You may have seen the news about the FTC investigation of Social Intelligence, a start up company designed to troll the Internet for whatever information, pictures and comments you post, and sell that data. The investigation led to what amounts to a surprising and upsetting outcome to many. Social Intelligence was found by the FTC to be compliant with the Fair Credit Reporting Act. Nothing you post on the Internet is off-limits.
Whatever you put online can be repackaged and sold. Accessing it can often be free, involving only a Google search. You might know that employers can’t legally hold your race, religion, disability, gender, age or marital status against you. However, they can base their decisions on less tangible factors, such as what they perceive to be your ethics or attitudes.
What to Do?
Here are a few ideas to help you be more in control of what anyone sees about you online:
- Search your own name in as many search engines as you can find. Google, Bing, Yahoo! are only the bigger ones. Find out what’s out there online about you.
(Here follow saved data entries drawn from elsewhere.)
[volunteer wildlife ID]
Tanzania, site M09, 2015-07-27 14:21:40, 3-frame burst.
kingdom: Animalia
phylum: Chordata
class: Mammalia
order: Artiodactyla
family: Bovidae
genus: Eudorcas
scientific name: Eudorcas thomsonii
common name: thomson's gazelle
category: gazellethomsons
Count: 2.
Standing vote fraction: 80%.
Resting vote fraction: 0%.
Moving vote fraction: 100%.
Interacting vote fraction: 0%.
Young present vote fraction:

Anything you have posted that might be seen in a negative light by referrals or employers should be removed from however many sites you can contact or change yourself.
- Check your social media privacy settings regularly. Schedule a day every 3 months or so. Many such sites change their policies without telling you, so today’s privacy settings may not adequately protect your family photos next year.
- Look beyond Facebook. “Data crumbs” can be pieced together by anyone with an hour to two to spare: Gather a name here, a school there, a date from LinkedIn, an employee ad or bedroom furniture sale on Craigslist, track your whereabouts for a week on Foursquare,and someone intent on learning about you can discover patterns and events that might raise the hair on the back of your neck. Be aware of wikis, blogs and other forums you visit.
- If your online profile seems unmanageable, you might want to hire a company to do profile cleaning for you. Look into the servcies offered by online reputation management company, such as Reputation.com and Unsubscribe.com.
- You might also ask your local professional association to hire a speaker to come into your association to lecture about the topic. Our own Dr. Maheu is available for this type of presentation.
These are some of my thoughts. What are yours?